Mohamed Ayash

Personal information
- Full name: Mohamed Emad Omar Ayash
- Date of birth: 27 February 2001 (age 24)
- Place of birth: Qatar
- Height: 1.87 m (6 ft 2 in)
- Position: Defender

Team information
- Current team: Qatar (on loan from Al-Duhail)
- Number: 15

Youth career
- –2019: Aspire Academy
- –2019: Al-Duhail

Senior career*
- Years: Team / Apps / (Gls)
- 2019–: Al-Duhail / 10 / (0)
- 2019–2020: → Al-Ahli (loan) / 5 / (0)
- 2020: → Al-Ahli (loan) / 3 / (0)
- 2021–2022: → Al-Wakrah (loan) / 16 / (1)
- 2023: → Al-Rayyan (loan) / 4 / (1)
- 2023–2024: → Al-Ahli (loan) / 14 / (0)
- 2025–2026: → Al-Wakrah (loan) / 6 / (0)
- 2026–: → Qatar (loan) / 1 / (1)

International career
- 2019–2020: Qatar U20 / 2 / (0)
- 2019–2024: Qatar U23 / 24 / (0)
- 2020: Qatar / 1 / (0)

= Mohamed Emad Ayash =

Qatari footballer (born 2001)

Mohamed Emad Ayash (محمد عماد عياش; born 27 February 2001) is a Qatari professional football player who plays as a defender for Qatar, on loan from Al-Duhail.

==Club career==
Ayash started his career at the youth teams of Al-Duhail, He reached the first team in the 2019–2020 season.
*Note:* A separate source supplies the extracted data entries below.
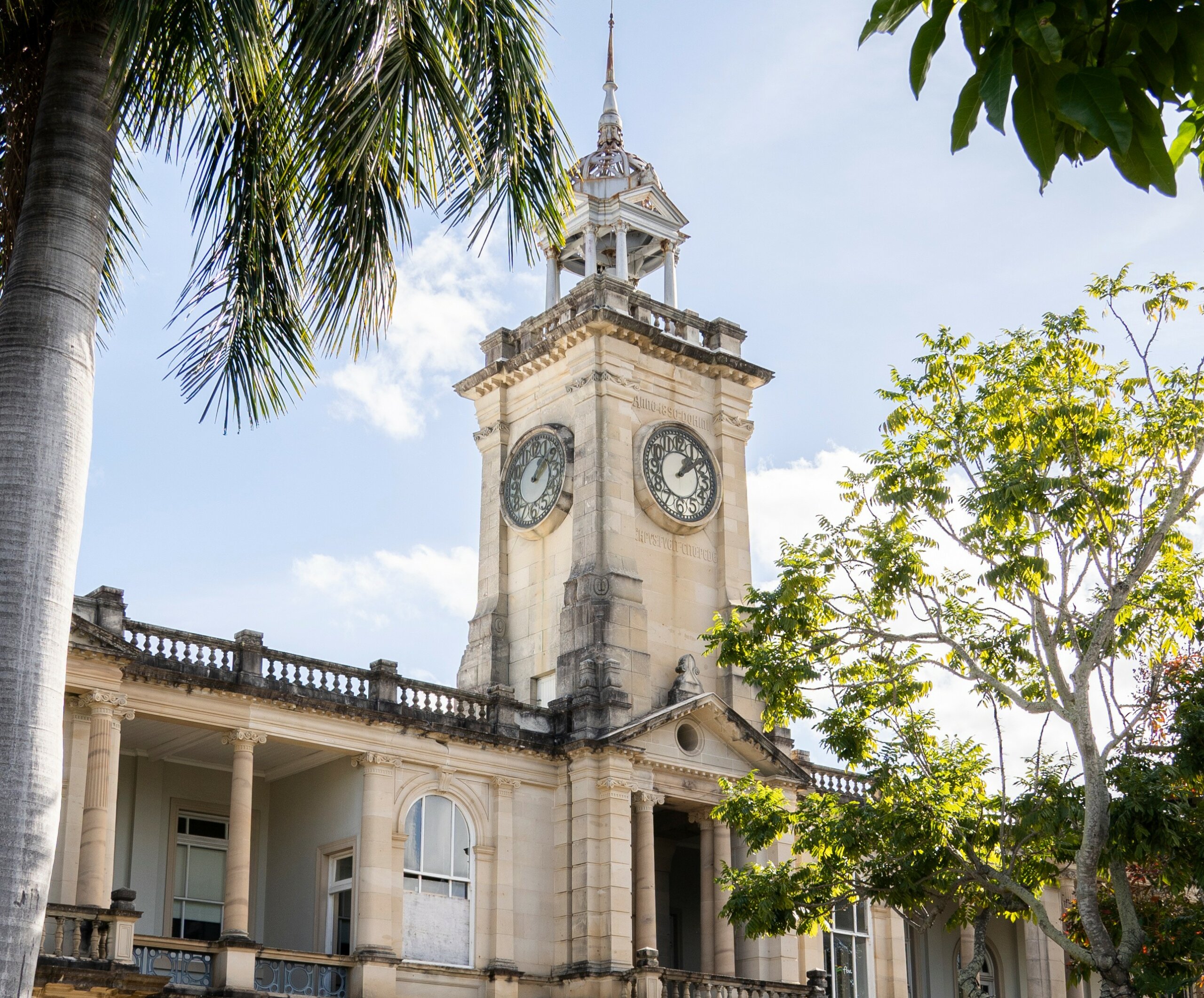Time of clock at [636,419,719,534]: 1:09
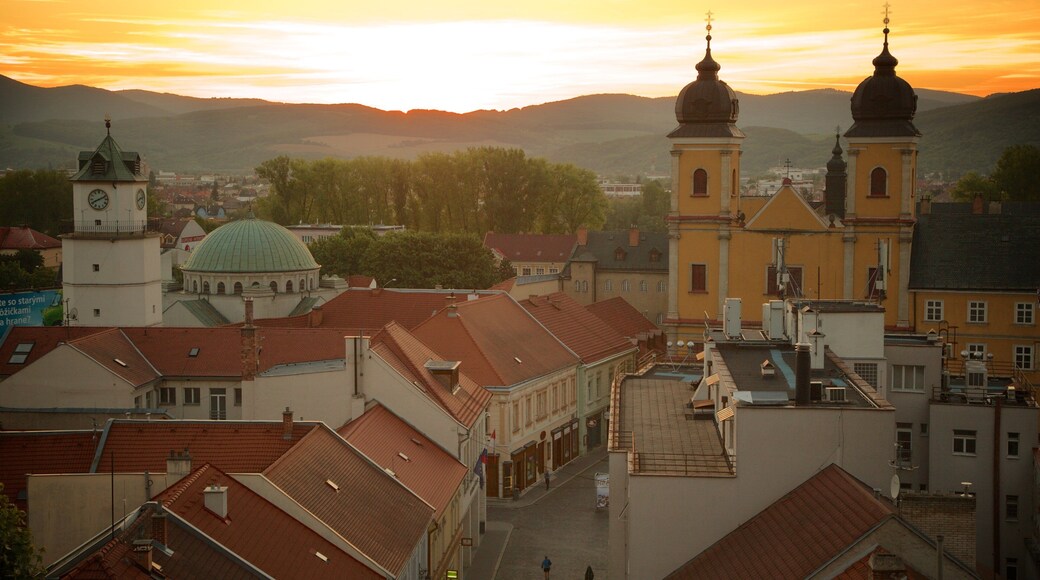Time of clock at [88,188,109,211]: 8:11
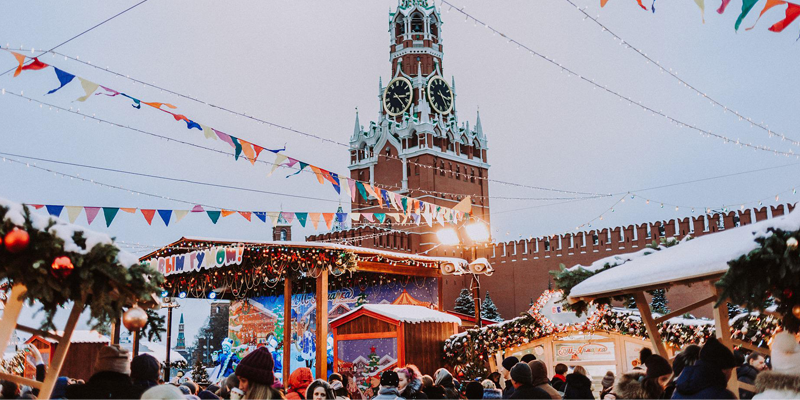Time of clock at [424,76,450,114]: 3:24
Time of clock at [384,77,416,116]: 3:23
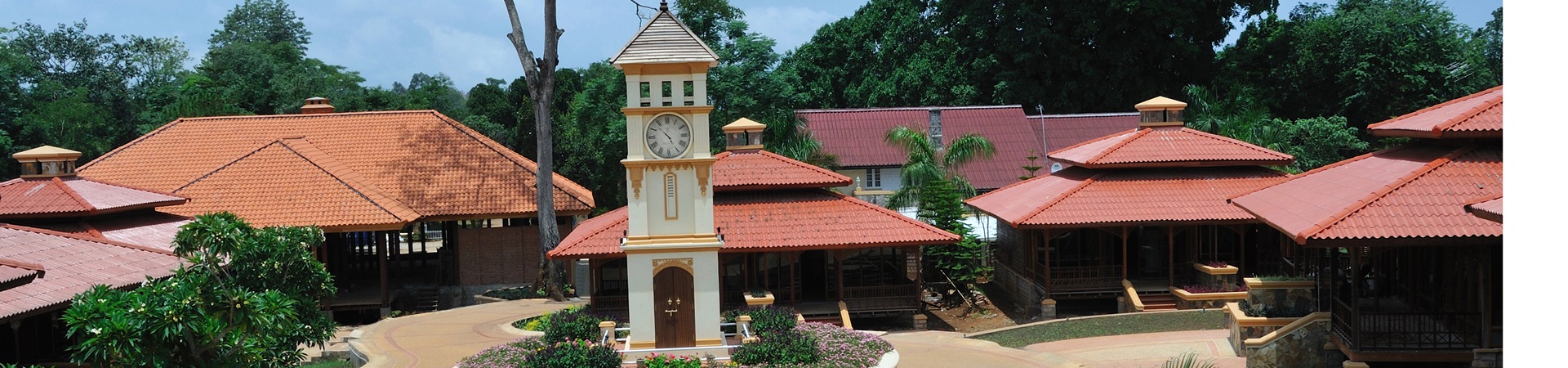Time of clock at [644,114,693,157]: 4:52
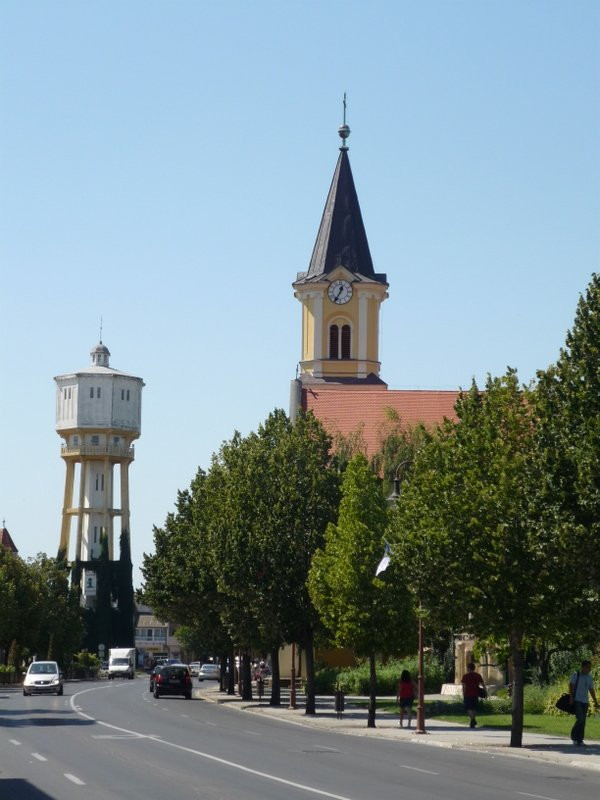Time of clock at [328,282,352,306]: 12:34
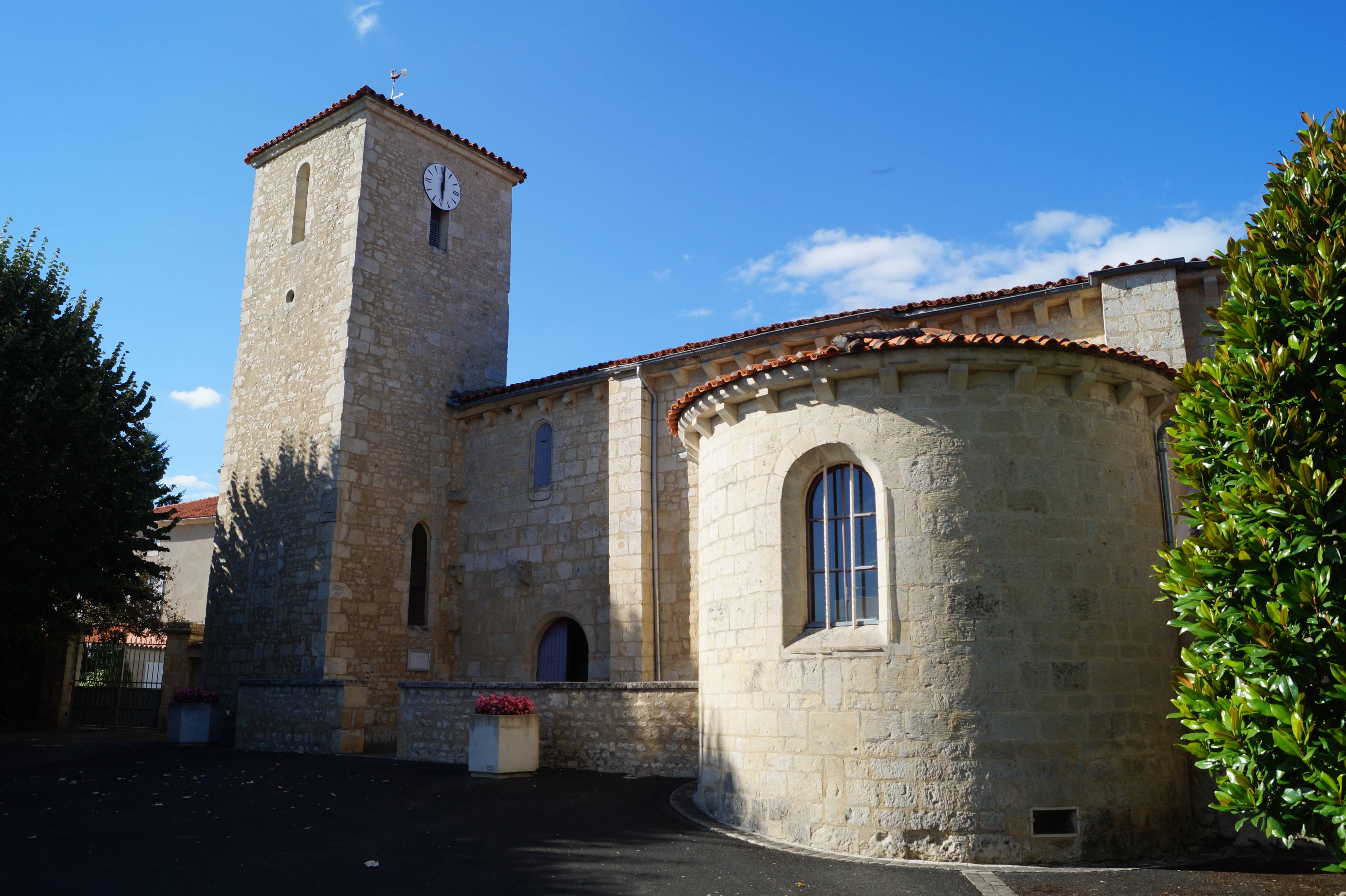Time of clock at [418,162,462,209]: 6:00
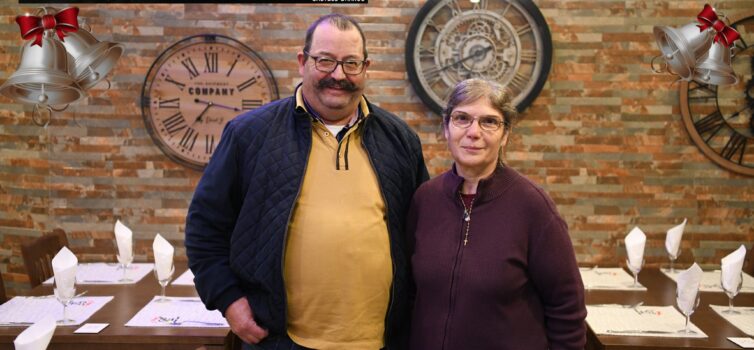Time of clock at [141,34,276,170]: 7:16
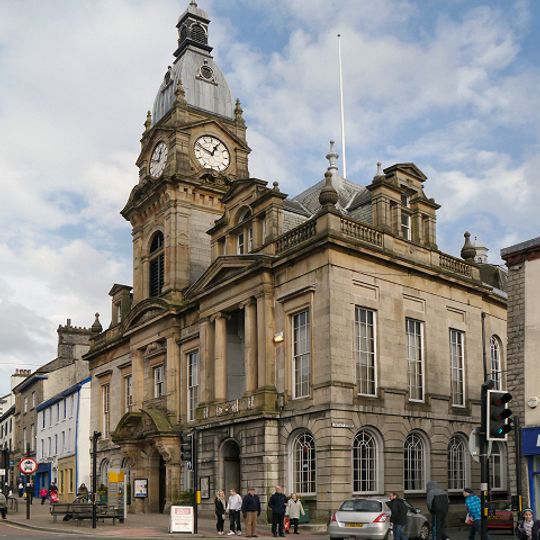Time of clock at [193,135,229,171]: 12:48
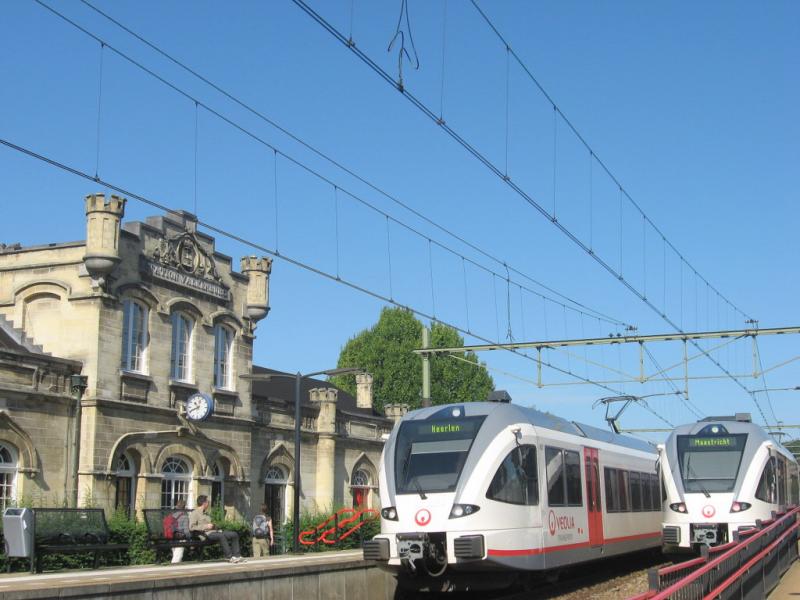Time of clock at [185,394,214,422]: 10:41
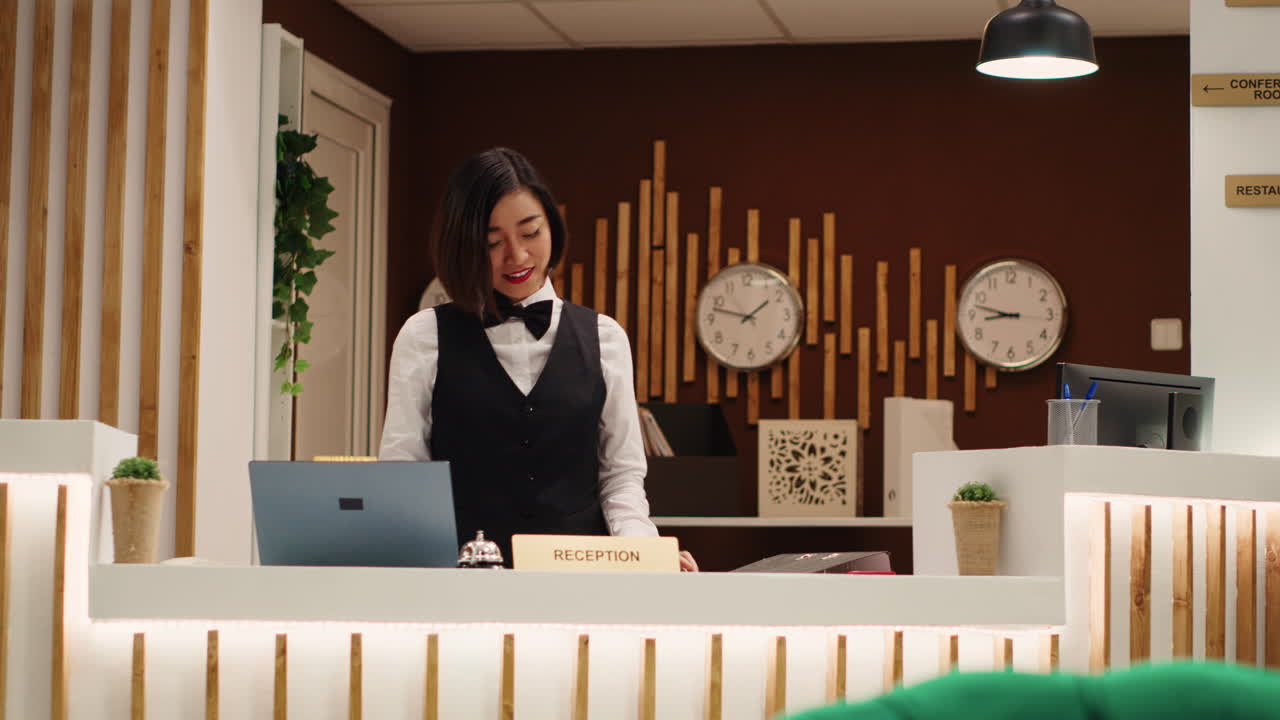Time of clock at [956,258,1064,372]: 8:47
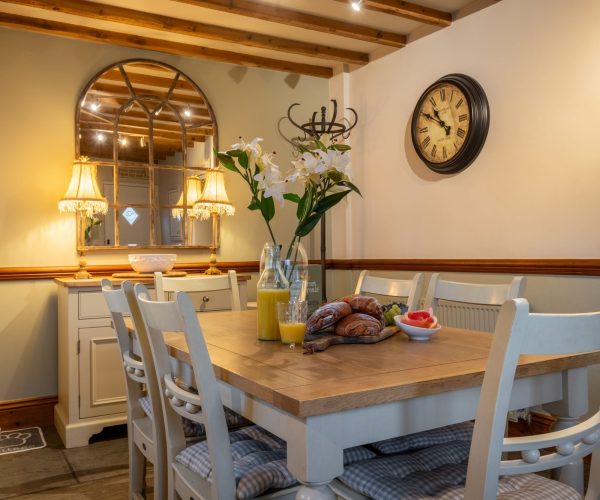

On 23 September 2019, joined side Al-Ahli on a half-year loan On 6 July 2020, joined side Al-Ahli on a half-year loan. On 2 January 2021, joined side Al-Wakrah on a half-year loan On 4 October 2023, joined side Al-Rayyan on a one-year loan. On 21 July 2023, joined side Al-Ahli on a one-year loan. On 18 July 2025, joined side Al-Wakrah on a one-year loan.